女子BMXレースを制したのは榊原爽!母の故郷での東京五輪の雪辱果たす!競技中の事故で引退を余儀なくされた兄の夢も背負っての勝利!パリ五輪では日本ゆかりの外国籍選手も躍動
パリ五輪BMXレースを制したのは、オーストラリア代表の榊原爽だった。イギリス人の父と日本人の母を持ち、オーストラリアで生まれ東京都府中市で幼少期を過ごした爽が、念願の五輪金メダルを獲得した。
前回の東京五輪、母の母国でもあり第二の故郷でもある東京でのオリンピックには並々ならぬ思いがあった。しかしその東京五輪を目指す直前のレースで、同じくBMXレースの選手でもある兄、榊原魁がレース中の事故で頭を強打、ドクターヘリで搬送され一命はとりとめたが、選手としての夢を絶たれてしまった。
その痛みと思いを背負って挑んだ東京五輪では、爽も落車してしまい、結果的に4位とメダルには一歩届かなかった。しかしあれから3年、爽は再び世界最高峰の舞台に立った。「私は今でも兄の分も走っている。」そう語る爽は、今大会では兄の魁が付けていた77番のゼッケンを背負い、決勝でスタート直後にトップに立つと、そのまま最後まで先頭を譲ることなく圧勝、念願の金メダルを手にして見せた。

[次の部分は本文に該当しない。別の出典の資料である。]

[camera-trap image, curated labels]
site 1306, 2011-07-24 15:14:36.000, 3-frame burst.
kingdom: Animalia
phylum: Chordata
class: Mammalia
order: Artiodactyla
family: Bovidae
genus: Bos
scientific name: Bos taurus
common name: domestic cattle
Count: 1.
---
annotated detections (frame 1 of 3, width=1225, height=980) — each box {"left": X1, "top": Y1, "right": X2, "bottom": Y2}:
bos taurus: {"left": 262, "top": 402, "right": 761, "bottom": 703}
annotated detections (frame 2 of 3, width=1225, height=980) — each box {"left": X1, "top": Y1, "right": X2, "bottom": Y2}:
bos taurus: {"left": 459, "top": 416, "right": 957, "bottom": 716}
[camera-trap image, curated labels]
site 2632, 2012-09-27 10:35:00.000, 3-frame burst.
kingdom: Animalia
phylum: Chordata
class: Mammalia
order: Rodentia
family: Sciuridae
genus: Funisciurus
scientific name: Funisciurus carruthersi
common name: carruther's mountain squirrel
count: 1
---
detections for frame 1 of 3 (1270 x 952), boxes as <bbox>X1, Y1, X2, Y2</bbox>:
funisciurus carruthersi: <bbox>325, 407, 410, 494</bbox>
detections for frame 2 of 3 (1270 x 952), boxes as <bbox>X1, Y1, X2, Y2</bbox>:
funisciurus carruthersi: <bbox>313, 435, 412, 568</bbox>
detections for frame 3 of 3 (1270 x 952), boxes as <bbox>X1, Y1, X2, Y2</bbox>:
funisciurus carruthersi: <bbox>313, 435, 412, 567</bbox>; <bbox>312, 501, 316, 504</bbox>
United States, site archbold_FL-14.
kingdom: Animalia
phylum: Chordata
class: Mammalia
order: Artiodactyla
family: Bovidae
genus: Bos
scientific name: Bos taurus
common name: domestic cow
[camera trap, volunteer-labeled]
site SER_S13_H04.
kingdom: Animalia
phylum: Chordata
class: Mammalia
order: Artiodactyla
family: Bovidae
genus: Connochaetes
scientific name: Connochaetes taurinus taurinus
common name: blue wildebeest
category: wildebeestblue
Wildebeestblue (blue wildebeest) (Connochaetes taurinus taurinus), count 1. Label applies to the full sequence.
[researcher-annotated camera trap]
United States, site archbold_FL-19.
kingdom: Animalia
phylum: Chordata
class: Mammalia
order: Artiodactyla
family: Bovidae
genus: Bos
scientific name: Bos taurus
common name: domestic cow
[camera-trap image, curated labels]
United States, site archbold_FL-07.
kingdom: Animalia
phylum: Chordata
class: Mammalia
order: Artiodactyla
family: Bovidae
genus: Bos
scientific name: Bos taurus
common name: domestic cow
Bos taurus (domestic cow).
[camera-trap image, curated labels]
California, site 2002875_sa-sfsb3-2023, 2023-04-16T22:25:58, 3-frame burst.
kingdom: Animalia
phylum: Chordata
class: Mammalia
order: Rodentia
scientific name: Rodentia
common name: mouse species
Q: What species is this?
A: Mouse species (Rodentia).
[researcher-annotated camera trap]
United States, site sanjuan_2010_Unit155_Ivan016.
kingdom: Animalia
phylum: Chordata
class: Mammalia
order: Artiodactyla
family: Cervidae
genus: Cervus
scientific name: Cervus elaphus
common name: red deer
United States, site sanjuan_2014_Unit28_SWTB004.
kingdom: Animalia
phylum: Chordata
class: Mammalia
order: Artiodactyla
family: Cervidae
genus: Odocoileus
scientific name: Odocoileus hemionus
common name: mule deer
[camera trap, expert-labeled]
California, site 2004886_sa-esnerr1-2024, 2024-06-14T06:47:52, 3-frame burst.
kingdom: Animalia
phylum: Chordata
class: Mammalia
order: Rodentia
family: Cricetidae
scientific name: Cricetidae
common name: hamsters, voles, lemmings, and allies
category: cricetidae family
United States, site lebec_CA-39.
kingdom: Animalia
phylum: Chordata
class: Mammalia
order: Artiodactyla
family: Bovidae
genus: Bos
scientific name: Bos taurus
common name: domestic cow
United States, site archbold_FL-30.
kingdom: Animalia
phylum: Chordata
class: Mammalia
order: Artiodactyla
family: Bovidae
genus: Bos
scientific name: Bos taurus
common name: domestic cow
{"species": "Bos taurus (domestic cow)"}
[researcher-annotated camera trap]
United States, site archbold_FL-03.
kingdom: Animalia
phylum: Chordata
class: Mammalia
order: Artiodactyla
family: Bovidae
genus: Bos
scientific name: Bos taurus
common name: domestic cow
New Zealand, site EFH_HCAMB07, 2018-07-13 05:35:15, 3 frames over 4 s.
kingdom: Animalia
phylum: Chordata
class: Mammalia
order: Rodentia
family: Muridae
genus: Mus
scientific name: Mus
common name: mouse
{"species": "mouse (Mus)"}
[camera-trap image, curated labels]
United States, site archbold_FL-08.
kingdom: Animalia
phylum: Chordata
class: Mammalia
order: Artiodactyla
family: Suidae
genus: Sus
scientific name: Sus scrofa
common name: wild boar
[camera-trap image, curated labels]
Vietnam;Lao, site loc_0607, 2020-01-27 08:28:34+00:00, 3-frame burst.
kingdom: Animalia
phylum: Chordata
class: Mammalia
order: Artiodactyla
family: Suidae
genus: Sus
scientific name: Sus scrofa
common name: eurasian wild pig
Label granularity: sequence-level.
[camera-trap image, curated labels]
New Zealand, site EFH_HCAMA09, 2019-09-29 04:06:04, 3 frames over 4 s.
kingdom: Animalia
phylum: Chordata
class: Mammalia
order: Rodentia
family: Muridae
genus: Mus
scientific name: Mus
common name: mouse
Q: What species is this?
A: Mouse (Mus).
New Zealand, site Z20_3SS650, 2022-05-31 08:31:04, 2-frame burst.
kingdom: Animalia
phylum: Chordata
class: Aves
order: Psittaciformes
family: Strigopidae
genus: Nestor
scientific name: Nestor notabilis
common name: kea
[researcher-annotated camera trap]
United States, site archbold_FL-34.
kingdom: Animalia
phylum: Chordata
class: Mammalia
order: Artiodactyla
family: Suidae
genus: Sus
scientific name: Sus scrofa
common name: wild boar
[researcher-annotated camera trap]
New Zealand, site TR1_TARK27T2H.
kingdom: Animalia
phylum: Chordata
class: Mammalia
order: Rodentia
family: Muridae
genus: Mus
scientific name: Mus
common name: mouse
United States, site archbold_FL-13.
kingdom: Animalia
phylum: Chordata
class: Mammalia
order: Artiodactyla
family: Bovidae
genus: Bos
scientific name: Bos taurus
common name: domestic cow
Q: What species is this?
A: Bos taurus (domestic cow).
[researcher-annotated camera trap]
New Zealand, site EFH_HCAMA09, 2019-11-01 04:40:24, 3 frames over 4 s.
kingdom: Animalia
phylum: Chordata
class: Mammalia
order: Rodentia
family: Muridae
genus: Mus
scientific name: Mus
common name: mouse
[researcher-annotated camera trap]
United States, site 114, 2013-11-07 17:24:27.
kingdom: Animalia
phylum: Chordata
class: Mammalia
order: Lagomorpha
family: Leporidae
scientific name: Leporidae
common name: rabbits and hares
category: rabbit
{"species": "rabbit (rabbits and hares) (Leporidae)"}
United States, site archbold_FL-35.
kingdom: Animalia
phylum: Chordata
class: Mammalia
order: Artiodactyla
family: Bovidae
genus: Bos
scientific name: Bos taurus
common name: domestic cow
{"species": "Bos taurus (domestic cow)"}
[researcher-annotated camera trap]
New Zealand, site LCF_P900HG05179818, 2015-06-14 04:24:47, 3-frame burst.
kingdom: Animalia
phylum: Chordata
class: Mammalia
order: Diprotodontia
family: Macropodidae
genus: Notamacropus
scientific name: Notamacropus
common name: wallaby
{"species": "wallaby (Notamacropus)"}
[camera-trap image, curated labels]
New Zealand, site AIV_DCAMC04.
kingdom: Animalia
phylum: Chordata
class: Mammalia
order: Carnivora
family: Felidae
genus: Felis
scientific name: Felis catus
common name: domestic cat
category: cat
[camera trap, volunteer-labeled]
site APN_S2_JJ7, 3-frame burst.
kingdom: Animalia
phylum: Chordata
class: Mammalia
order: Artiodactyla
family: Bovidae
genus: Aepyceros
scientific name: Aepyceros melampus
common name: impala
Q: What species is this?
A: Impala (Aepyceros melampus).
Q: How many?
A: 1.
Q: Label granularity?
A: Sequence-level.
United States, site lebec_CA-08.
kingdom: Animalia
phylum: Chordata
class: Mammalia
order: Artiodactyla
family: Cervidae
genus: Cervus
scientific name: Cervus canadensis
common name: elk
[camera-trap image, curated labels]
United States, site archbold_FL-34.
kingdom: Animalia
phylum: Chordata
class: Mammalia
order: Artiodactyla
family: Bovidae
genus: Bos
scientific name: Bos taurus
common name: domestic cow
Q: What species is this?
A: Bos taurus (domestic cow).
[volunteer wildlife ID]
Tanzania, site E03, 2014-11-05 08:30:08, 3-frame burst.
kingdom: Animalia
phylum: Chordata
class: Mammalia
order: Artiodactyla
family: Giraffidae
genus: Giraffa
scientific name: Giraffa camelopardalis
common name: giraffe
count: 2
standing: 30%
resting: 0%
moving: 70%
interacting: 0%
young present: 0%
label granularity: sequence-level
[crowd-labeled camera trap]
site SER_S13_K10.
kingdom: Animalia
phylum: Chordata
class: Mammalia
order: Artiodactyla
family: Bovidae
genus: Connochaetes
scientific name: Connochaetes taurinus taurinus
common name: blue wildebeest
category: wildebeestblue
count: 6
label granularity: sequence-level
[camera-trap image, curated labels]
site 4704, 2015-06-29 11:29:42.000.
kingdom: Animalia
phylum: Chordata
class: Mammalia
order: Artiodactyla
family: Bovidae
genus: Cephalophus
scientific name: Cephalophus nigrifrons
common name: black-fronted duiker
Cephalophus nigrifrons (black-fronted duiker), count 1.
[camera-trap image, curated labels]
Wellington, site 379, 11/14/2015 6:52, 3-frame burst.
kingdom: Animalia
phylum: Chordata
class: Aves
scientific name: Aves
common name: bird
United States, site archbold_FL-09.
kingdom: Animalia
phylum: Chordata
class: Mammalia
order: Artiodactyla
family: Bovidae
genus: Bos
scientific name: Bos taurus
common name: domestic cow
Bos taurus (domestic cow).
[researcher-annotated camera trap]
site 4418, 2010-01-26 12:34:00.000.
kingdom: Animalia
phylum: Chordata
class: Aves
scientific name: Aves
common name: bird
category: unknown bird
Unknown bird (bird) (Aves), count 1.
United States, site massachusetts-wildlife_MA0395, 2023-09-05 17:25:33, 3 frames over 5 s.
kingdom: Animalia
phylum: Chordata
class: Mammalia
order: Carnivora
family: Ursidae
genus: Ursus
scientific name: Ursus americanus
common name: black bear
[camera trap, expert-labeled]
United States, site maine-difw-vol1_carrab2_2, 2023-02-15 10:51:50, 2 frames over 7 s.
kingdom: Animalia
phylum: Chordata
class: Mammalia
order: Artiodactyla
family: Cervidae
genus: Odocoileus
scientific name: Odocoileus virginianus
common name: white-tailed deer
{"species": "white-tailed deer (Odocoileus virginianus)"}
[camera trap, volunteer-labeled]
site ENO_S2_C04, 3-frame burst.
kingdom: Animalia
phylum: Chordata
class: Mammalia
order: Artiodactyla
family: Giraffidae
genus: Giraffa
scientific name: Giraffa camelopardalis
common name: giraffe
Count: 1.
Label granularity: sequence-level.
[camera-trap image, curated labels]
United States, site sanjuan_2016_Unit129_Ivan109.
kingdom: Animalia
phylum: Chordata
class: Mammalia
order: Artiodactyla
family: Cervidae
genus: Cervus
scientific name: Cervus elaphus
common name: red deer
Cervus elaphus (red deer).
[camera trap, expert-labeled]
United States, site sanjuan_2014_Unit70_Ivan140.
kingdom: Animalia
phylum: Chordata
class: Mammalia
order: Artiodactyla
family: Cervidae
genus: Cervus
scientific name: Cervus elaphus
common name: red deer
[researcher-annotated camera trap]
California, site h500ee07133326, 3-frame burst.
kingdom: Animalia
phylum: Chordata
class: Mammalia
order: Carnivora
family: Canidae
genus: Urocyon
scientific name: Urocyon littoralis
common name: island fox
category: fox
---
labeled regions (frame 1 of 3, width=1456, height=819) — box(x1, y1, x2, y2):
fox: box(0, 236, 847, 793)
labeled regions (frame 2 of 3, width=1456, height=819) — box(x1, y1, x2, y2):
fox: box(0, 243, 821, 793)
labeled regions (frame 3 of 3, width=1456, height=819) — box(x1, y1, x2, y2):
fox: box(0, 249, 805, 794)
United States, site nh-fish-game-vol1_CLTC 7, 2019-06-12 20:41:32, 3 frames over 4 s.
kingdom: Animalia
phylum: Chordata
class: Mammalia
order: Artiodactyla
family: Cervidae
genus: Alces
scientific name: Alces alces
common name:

今大会は女子柔道では日本生まれ日本育ちでカナダと日本のハーフ、カナダ代表の出口クリスタと同じく日本生まれ日本育ちの在日韓国人で早稲田大学の許海実が決勝を戦い、それぞれ金と銀を獲得、体操男子では日本の高校を卒業し、一時期社会人チームに所属していたフィリピン代表のカルロス・ユーロが跳馬とゆかで金メダル2冠になるなど、日本にゆかりのある選手たちの活躍も目立っている。更にはスケートボード女子パークでは、銀メダルの開心那に加え、金メダルのアリサ・トルー(オーストラリア)と銅メダルのスカイ・ブラウン(イギリス)の2人も母親が日本のハーフであり、実質日本人の血が流れている人間が表彰台を独占する形となった。いつ何時でも日本というバックボーンがある選手たちの活躍は嬉しいものだ。